**Article**
* BEGIN *

The keys to naming as we developed it in the early days in Attention Development Programs in Atlanta:

  1. Practice for 3 minutes, perhaps starting with as few as 10 seconds in a trial until the client can name 10 things in 10 seconds.
  2. Count and keep track of how many things were named, so you can see progress, and write down (or even better, have the client graph) the number of items.
  3. Continue naming until you can name 140 items in 3 minutes without a break (about 47/minute).
  4. Focus on naming details (I like to start on the body) starting up top and going down (e.g. hair, part, bangs, forehead, eyebrows, eyelashes, eyes, pupils, nose, bridge of the nose, etc.) The client counts and the trainer times.
  5. Repeat the same naming site until the client can name at a 1/second pace or close to it.

There are some rules I always use:

  1. You can’t name from a picture; you must name from a real-world item like a person or items in a room–3-dimensional.
  2. Do NOT point when you name. In working with autistic children or those with very slow brains, sometimes the trainer can point to help them focus, but the goal is for them to focus with their eyes on their own.
  3. The namer must look at the item being named when naming it. This creates and reinforces (as it is repeated in successive trials) a neural network that includes the visual item, the spoken name of the item, the heard name of the item, so language processing (beta), which is the goal, becomes more fluid and the brain is able to sustain it for longer periods (speeding up the naming).
  4. When the client gets good at the complete body/clothing, move to items in the car, items in the kitchen, etc. and repeat those until they are fluid.
  5. Get a stopwatch and an inventory counter (clicker), which the coach uses during naming–and then switch roles. I’ll name and you count, then you name and I’ll count. Not competing with each other but just trying to beat our own records.
  6. The namer has to remain still when naming, especially for fidgeters.

* END *

**Dataset records**
* BEGIN *

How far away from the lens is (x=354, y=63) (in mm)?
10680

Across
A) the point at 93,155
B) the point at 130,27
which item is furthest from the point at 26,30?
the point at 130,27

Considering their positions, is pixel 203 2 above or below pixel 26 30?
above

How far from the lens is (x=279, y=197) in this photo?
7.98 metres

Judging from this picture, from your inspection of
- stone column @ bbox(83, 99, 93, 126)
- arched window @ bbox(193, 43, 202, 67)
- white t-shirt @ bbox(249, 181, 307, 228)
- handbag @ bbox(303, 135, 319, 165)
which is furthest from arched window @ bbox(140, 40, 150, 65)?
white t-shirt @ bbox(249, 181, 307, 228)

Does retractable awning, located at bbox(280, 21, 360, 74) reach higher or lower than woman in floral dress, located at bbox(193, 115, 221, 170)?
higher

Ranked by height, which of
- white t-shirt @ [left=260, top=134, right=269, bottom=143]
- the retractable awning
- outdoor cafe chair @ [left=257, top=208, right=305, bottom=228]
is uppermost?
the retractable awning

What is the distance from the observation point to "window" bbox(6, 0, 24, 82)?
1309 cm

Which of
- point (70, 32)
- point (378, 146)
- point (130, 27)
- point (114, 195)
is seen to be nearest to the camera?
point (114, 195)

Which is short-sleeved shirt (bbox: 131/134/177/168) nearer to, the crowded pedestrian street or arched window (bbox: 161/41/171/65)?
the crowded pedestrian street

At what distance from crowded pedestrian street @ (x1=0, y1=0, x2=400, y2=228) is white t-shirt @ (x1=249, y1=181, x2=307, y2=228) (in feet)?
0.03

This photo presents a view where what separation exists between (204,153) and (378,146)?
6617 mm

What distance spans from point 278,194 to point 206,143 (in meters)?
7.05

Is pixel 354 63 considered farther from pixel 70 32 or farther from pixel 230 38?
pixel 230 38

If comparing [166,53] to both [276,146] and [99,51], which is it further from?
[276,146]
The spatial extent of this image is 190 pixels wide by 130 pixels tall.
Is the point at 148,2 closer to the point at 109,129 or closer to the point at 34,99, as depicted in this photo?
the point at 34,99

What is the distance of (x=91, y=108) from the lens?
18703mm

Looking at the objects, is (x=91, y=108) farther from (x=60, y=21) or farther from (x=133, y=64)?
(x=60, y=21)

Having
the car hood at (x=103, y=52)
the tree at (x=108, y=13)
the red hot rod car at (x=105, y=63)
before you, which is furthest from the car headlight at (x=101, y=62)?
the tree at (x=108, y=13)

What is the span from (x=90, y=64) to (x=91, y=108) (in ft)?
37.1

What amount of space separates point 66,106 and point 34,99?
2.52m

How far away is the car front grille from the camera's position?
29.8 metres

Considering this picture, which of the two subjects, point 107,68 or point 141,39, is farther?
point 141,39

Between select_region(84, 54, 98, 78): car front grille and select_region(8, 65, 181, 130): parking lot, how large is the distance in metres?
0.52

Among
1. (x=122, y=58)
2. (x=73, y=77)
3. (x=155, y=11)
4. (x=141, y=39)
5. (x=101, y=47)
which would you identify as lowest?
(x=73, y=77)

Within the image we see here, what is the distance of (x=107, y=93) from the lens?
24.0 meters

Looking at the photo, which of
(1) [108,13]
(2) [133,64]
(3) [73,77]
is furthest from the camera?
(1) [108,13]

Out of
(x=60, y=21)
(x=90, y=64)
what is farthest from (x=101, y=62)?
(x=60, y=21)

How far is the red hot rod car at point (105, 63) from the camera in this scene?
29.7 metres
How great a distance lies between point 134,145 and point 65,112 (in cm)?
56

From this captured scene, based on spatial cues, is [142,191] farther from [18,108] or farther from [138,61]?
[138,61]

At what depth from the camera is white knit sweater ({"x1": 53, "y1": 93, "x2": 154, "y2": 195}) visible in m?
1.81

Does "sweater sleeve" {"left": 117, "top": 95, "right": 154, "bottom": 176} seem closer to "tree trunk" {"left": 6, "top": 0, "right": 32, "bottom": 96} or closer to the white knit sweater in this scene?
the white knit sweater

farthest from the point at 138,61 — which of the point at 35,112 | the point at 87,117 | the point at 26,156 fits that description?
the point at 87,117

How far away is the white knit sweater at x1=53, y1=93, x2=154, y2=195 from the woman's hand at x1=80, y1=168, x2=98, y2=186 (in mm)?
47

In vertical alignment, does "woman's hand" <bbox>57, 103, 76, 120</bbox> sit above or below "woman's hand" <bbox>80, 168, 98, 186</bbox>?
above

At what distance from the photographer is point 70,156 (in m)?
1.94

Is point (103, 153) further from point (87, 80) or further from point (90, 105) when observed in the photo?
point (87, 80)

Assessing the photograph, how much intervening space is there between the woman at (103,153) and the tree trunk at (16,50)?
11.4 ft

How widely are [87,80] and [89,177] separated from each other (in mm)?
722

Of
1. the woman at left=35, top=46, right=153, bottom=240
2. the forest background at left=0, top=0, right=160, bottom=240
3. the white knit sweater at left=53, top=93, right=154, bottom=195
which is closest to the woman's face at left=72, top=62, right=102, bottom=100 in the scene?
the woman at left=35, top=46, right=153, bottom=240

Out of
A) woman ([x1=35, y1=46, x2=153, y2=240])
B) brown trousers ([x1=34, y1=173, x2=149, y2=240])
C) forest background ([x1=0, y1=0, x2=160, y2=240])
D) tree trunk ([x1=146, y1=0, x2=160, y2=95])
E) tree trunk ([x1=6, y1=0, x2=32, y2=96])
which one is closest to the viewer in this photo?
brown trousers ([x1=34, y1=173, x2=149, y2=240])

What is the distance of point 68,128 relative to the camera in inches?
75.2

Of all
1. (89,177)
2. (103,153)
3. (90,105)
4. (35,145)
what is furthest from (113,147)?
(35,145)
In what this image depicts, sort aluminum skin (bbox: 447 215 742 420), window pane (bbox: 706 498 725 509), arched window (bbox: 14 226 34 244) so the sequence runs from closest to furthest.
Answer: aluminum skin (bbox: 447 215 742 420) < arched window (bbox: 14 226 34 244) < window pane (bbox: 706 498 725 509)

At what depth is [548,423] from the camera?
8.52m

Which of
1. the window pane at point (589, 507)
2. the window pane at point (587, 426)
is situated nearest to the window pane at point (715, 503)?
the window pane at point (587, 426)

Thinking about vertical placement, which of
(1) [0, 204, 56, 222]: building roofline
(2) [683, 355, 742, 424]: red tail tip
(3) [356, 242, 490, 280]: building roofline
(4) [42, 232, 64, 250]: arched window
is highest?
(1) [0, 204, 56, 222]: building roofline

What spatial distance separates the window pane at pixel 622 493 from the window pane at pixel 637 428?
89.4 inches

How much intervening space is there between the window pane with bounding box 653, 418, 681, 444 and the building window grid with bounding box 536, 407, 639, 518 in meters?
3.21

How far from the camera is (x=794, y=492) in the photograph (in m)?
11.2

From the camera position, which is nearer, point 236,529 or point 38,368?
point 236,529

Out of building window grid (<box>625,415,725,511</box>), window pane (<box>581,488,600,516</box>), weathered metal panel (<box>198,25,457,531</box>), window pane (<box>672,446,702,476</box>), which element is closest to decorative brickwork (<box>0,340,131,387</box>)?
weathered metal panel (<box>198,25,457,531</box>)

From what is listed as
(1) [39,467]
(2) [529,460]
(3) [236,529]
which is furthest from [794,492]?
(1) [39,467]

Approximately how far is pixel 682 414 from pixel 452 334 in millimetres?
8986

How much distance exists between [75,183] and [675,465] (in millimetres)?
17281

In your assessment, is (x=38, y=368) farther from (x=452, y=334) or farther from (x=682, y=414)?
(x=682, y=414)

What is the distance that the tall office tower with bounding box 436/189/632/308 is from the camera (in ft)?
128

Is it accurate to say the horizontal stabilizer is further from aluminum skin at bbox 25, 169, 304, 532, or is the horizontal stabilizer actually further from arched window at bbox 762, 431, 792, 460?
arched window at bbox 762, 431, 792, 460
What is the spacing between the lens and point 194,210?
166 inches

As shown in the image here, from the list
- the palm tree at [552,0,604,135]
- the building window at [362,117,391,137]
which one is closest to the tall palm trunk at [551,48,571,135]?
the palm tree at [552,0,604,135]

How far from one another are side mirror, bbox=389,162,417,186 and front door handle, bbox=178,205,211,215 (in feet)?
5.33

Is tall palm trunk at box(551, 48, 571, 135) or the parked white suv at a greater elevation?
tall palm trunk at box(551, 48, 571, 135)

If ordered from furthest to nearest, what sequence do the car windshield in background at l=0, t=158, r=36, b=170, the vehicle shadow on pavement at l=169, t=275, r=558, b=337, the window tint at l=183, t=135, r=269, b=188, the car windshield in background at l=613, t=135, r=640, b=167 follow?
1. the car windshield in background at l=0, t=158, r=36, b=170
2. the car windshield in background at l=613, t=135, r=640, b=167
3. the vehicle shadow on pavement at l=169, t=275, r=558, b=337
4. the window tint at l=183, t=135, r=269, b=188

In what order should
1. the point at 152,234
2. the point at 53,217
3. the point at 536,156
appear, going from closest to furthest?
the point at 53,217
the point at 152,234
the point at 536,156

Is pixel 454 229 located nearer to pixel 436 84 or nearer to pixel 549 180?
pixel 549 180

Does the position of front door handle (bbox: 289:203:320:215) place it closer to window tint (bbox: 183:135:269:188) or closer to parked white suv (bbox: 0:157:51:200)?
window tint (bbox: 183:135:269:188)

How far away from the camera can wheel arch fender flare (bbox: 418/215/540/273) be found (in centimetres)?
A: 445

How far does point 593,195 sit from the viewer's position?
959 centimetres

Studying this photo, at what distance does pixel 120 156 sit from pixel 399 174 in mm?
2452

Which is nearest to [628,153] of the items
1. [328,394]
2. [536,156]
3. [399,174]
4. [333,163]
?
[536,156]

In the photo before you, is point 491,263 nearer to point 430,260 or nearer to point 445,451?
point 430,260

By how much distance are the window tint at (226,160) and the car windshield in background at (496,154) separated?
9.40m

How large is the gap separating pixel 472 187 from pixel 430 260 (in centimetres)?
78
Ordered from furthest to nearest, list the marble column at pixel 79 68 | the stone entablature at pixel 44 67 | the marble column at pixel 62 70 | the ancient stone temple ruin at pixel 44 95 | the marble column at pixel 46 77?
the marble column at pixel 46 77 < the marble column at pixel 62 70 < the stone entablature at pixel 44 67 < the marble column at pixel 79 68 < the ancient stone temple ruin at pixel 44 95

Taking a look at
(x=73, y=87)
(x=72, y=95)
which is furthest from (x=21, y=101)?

* END *

**What this exercise asks**
**A.** According to the naming instructions, how many items should a person name in 3 minutes without a break?
**B.** Extract every line of the entries that contains the string "space".

**Expected answers**
**A.** 140 items, about 47 per minute.

**B.**
What amount of space separates point 66,106 and point 34,99?
Assessing the photograph, how much intervening space is there between the woman at (103,153) and the tree trunk at (16,50)?
How much intervening space is there between the window pane with bounding box 653, 418, 681, 444 and the building window grid with bounding box 536, 407, 639, 518 in meters?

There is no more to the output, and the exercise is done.